It turns out that cable companies’ fears of cord cutting have been more than warranted: For the first time in 20 years, the number of homes in the U.S. with television sets has dropped, The New York Times reports. According to findings from Nielsen, 96.7 percent of Americans now own TV sets, a drop from 98.9 percent.
Nielsen said that “the persistently rocky economy” is “the driving factor” in the decline, and has cited two specific reasons behind it. The first is poverty: Some low-income houses can’t afford to own TVs due to the rising costs of digital sets and antennas. “They are people at the bottom of the economic spectrum for whom, if the TV breaks, if the antenna blows off the roof, they have to think long and hard about what to do,” said a Nielsen exec, adding that they often live in rural areas and don’t have Internet access.

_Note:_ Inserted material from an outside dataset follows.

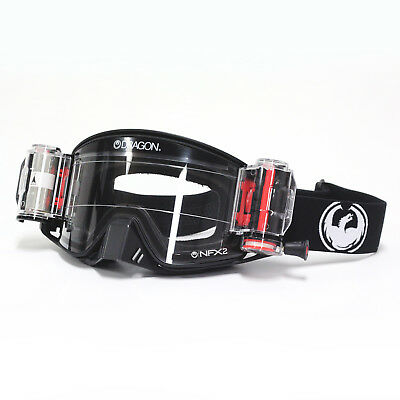 Dragon NEW Mx NFX2 Coal RRS Injected Clear Motocross Dirt Bike Roll Off Goggles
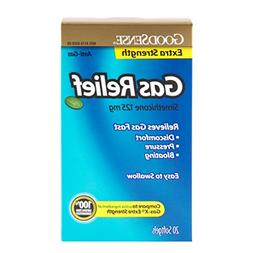 GoodSense Extra Strength Gas Relief Softgels, 20-count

The second reason is that some tech-savvy Americans are choosing to live without TV—in part, because of the cord-cutting mind-set that cable providers have been wary of. Many young people aren’t bothering to purchase TVs after graduation, since much of the same programming is available online. However, Nielsen said (in an attempt to assuage its clients' concerns), “The long-term effects of this are still unclear, as it is undetermined if this is also an economic issue that will see these individuals entering the TV marketplace once they have the means, or the beginning of a larger shift to online viewing.”
Now, the Times said, Nielsen is beginning to reconsider its definition of a “television household” to include Internet watchers as well. “That would be a big change for this industry, and we’d be doing it in consultation with clients if we do it,” said the company.